Use the URL Inspection tool’s “View Tested Page” and the “More Info” reason to narrow down whether the cause is rendering, quality, or duplication. “Discovered, not currently indexed” means Googlebot hasn’t even attempted to render the page yet. Each status points to a different root cause.
Measure rendering time from Googlebot’s perspective. PageSpeed Insights shows lab and field data (CrUX). Search Console’s Core Web Vitals report also uses CrUX, but only populates when a URL has enough traffic. Post-migration traffic drops may leave both tools empty, making URL Inspection your primary diagnostic.

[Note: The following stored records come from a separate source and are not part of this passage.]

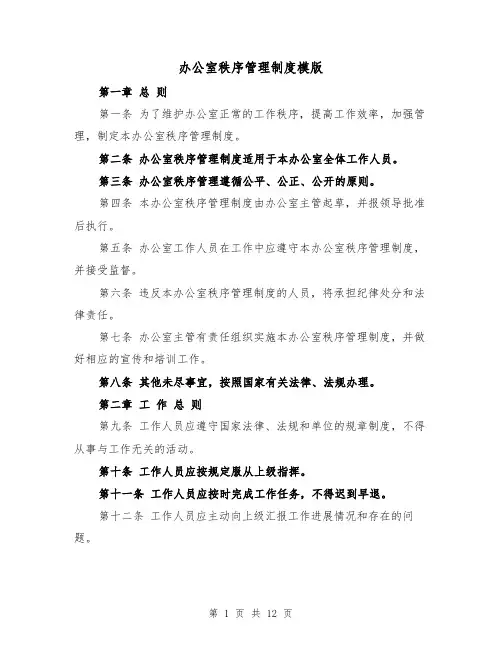 办公室秩序管理制度模版

第一章 总 则

第一条 为了维护办公室正常的工作秩序，提高工作效率，加强管理，制定本办公室秩序管理制度。

第二条 办公室秩序管理制度适用于本办公室全体工作人员。

第三条 办公室秩序管理遵循公平、公正、公开的原则。

第四条 本办公室秩序管理制度由办公室主管起草，并报领导批准后执行。

第五条 办公室工作人员在工作中应遵守本办公室秩序管理制度，并接受监督。

第六条 违反本办公室秩序管理制度的人员，将承担纪律处分和法律责任。

第七条 办公室主管有责任组织实施本办公室秩序管理制度，并做好相应的宣传和培训工作。

第八条 其他未尽事宜，按照国家有关法律、法规办理。

第二章 工 作 总 则

第九条 工作人员应遵守国家法律、法规和单位的规章制度，不得从事与工作无关的活动。

第十条 工作人员应按规定服从上级指挥。

第十一条 工作人员应按时完成工作任务，不得迟到早退。

第十二条 工作人员应主动向上级汇报工作进展情况和存在的问题。

第 1 页 共 12 页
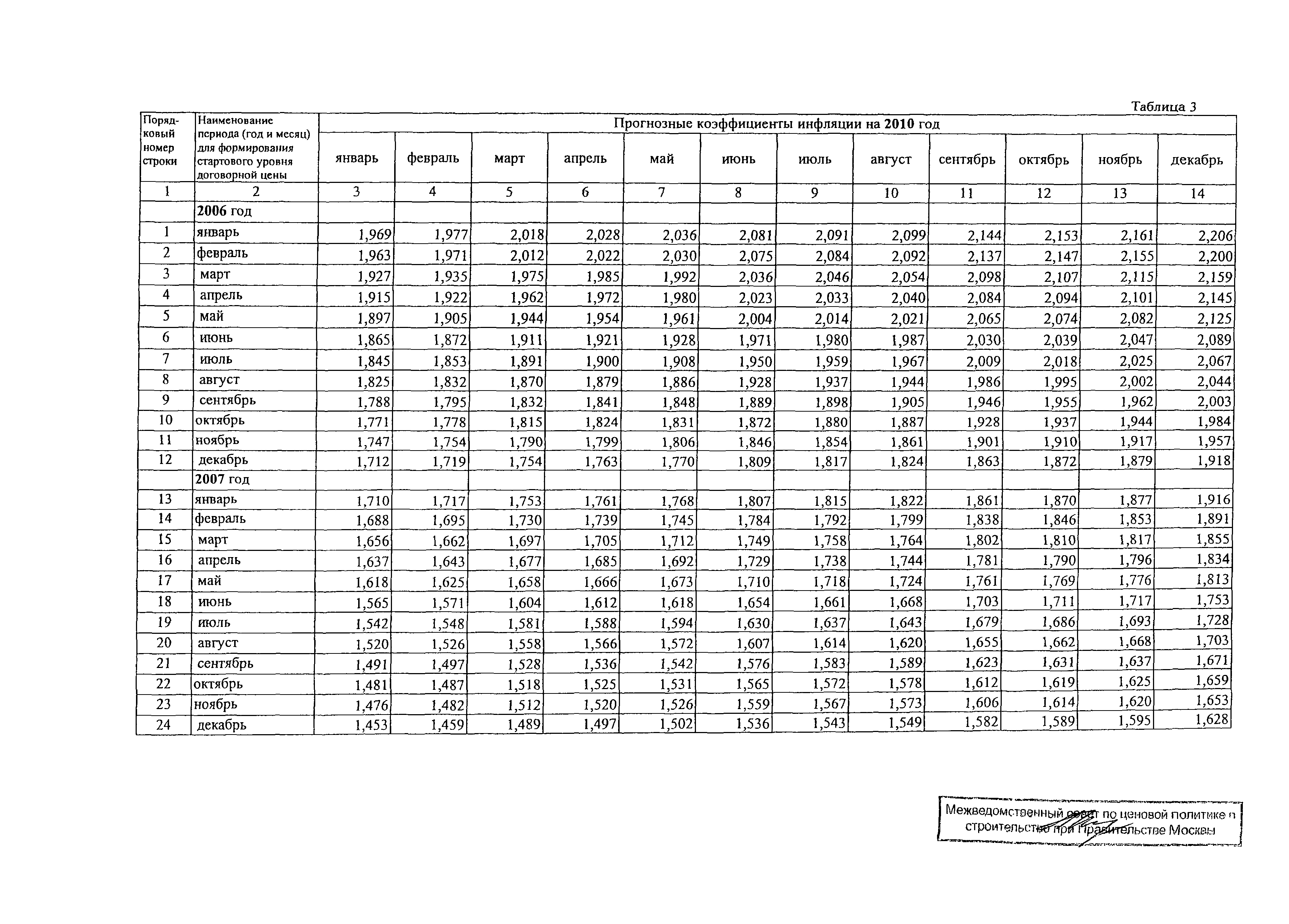 Таблица 3

| Порядковый номер строки | Наименование периода (год и месяц) для формирования стартового уровня договорной цены | Прогнозные коэффициенты инфляции на 2010 год | | | | | | | | | | | |
|---|---|---|---|---|---|---|---|---|---|---|---|---|---|
| | | январь | февраль | март | апрель | май | июнь | июль | август | сентябрь | октябрь | ноябрь | декабрь |
| 1 | 2 | 3 | 4 | 5 | 6 | 7 | 8 | 9 | 10 | 11 | 12 | 13 | 14 |
| | 2006 год | | | | | | | | | | | | |
| 1 | январь | 1,969 | 1,977 | 2,018 | 2,028 | 2,036 | 2,081 | 2,091 | 2,099 | 2,144 | 2,153 | 2,161 | 2,206 |
| 2 | февраль | 1,963 | 1,971 | 2,012 | 2,022 | 2,030 | 2,075 | 2,084 | 2,092 | 2,137 | 2,147 | 2,155 | 2,200 |
| 3 | март | 1,927 | 1,935 | 1,975 | 1,985 | 1,992 | 2,036 | 2,046 | 2,054 | 2,098 | 2,107 | 2,115 | 2,159 |
| 4 | апрель | 1,915 | 1,922 | 1,962 | 1,972 | 1,980 | 2,023 | 2,033 | 2,040 | 2,084 | 2,094 | 2,101 | 2,145 |
| 5 | май | 1,897 | 1,905 | 1,944 | 1,954 | 1,961 | 2,004 | 2,014 | 2,021 | 2,065 | 2,074 | 2,082 | 2,125 |
| 6 | июнь | 1,865 | 1,872 | 1,911 | 1,921 | 1,928 | 1,971 | 1,980 | 1,987 | 2,030 | 2,039 | 2,047 | 2,089 |
| 7 | июль | 1,845 | 1,853 | 1,891 | 1,900 | 1,908 | 1,950 | 1,959 | 1,967 | 2,009 | 2,018 | 2,025 | 2,067 |
| 8 | август | 1,825 | 1,832 | 1,870 | 1,879 | 1,886 | 1,928 | 1,937 | 1,944 | 1,986 | 1,995 | 2,002 | 2,044 |
| 9 | сентябрь | 1,788 | 1,795 | 1,832 | 1,841 | 1,848 | 1,889 | 1,898 | 1,905 | 1,946 | 1,955 | 1,962 | 2,003 |
| 10 | октябрь | 1,771 | 1,778 | 1,815 | 1,824 | 1,831 | 1,872 | 1,880 | 1,887 | 1,928 | 1,937 | 1,944 | 1,984 |
| 11 | ноябрь | 1,747 | 1,754 | 1,790 | 1,799 | 1,806 | 1,846 | 1,854 | 1,861 | 1,901 | 1,910 | 1,917 | 1,957 |
| 12 | декабрь | 1,712 | 1,719 | 1,754 | 1,763 | 1,770 | 1,809 | 1,817 | 1,824 | 1,863 | 1,872 | 1,879 | 1,918 |
| | 2007 год | | | | | | | | | | | | |
| 13 | январь | 1,710 | 1,717 | 1,753 | 1,761 | 1,768 | 1,807 | 1,815 | 1,822 | 1,861 | 1,870 | 1,877 | 1,916 |
| 14 | февраль | 1,688 | 1,695 | 1,730 | 1,739 | 1,745 | 1,784 | 1,792 | 1,799 | 1,838 | 1,846 | 1,853 | 1,891 |
| 15 | март | 1,656 | 1,662 | 1,697 | 1,705 | 1,712 | 1,749 | 1,758 | 1,764 | 1,802 | 1,810 | 1,817 | 1,855 |
| 16 | апрель | 1,637 | 1,643 | 1,677 | 1,685 | 1,692 | 1,729 | 1,738 | 1,744 | 1,781 | 1,790 | 1,796 | 1,834 |
| 17 | май | 1,618 | 1,625 | 1,658 | 1,666 | 1,673 | 1,710 | 1,718 | 1,724 | 1,761 | 1,769 | 1,776 | 1,813 |
| 18 | июнь | 1,565 | 1,571 | 1,604 | 1,612 | 1,618 | 1,654 | 1,661 | 1,668 | 1,703 | 1,711 | 1,717 | 1,753 |
| 19 | июль | 1,542 | 1,548 | 1,581 | 1,588 | 1,594 | 1,630 | 1,637 | 1,643 | 1,679 | 1,686 | 1,693 | 1,728 |
| 20 | август | 1,520 | 1,526 | 1,558 | 1,566 | 1,572 | 1,607 | 1,614 | 1,620 | 1,655 | 1,662 | 1,668 | 1,703 |
| 21 | сентябрь | 1,491 | 1,497 | 1,528 | 1,536 | 1,542 | 1,576 | 1,583 | 1,589 | 1,623 | 1,631 | 1,637 | 1,671 |
| 22 | октябрь | 1,481 | 1,487 | 1,518 | 1,525 | 1,531 | 1,565 | 1,572 | 1,578 | 1,612 | 1,619 | 1,625 | 1,659 |
| 23 | ноябрь | 1,476 | 1,482 | 1,512 | 1,520 | 1,526 | 1,559 | 1,567 | 1,573 | 1,606 | 1,614 | 1,620 | 1,653 |
| 24 | декабрь | 1,453 | 1,459 | 1,489 | 1,497 | 1,502 | 1,536 | 1,543 | 1,549 | 1,582 | 1,589 | 1,595 | 1,628 |

Межведомственный совет по ценовой политике в строительстве при Правительстве Москвы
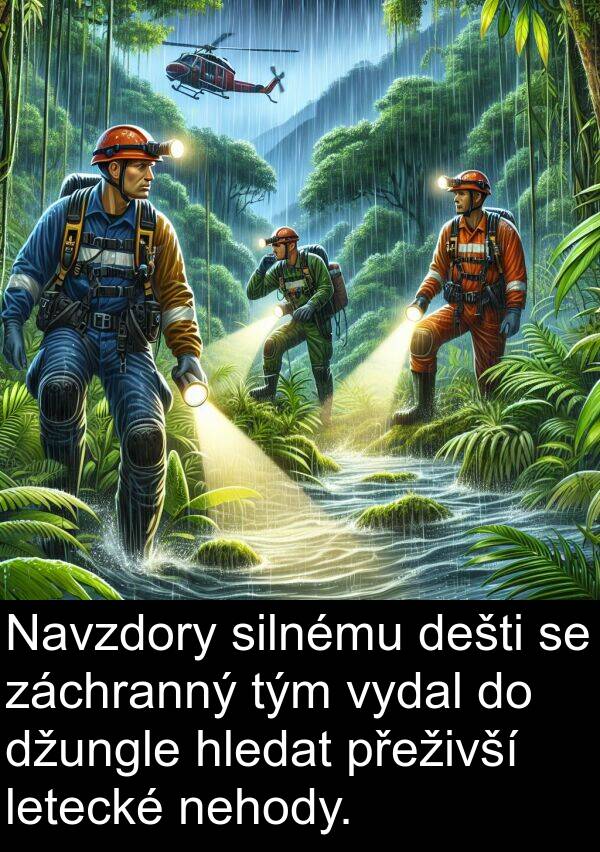 Navzdory silnému dešti se záchranný tým vydal do džungle hledat přeživší letecké nehody.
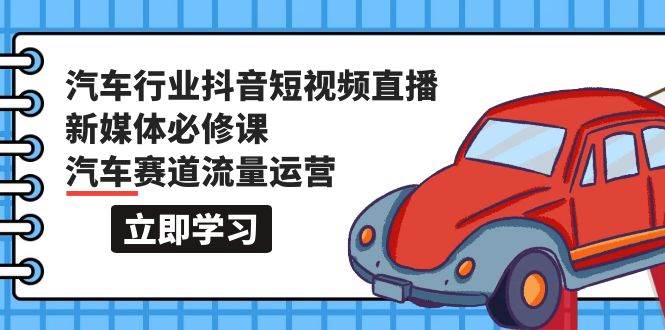 汽车行业抖音短视频直播
新媒体必修课
汽车赛道流量运营

立即学习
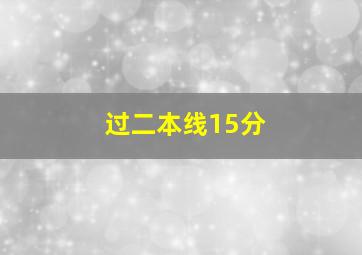 过二本线15分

Investigate SSG or SSR options in Figma Sites. If the platform supports static export or server-side rendering, switch to it. If it does not, dynamic rendering (pre-rendered HTML to crawlers, CSR to users) was historically a stopgap. Google now treats it as deprecated and recommends SSR or static generation instead. If Figma Sites has no SSR or SSG path, evaluate whether the platform is viable for SEO-dependent pages.
Deprioritize alt tags and H1 fixes. These have zero impact while Googlebot cannot render the page.
Watch out for
Soft 404s masquerading as 200s. Some of those 2,000 “404s” may actually be pages that return a 200 status but render an empty or error state after JavaScript fails. Check whether Googlebot is flagging any pages as soft 404s in Search Console’s coverage report.
Redirect chains from Webflow’s old structure. If Webflow had its own redirects in place before migration, your new 301s may create chains (old URL → Webflow redirect → new Figma URL). Chains slow crawling and increase the risk of Googlebot not following deep hop sequences. Audit for chains using Screaming Frog or a similar crawler and flatten them to single hops.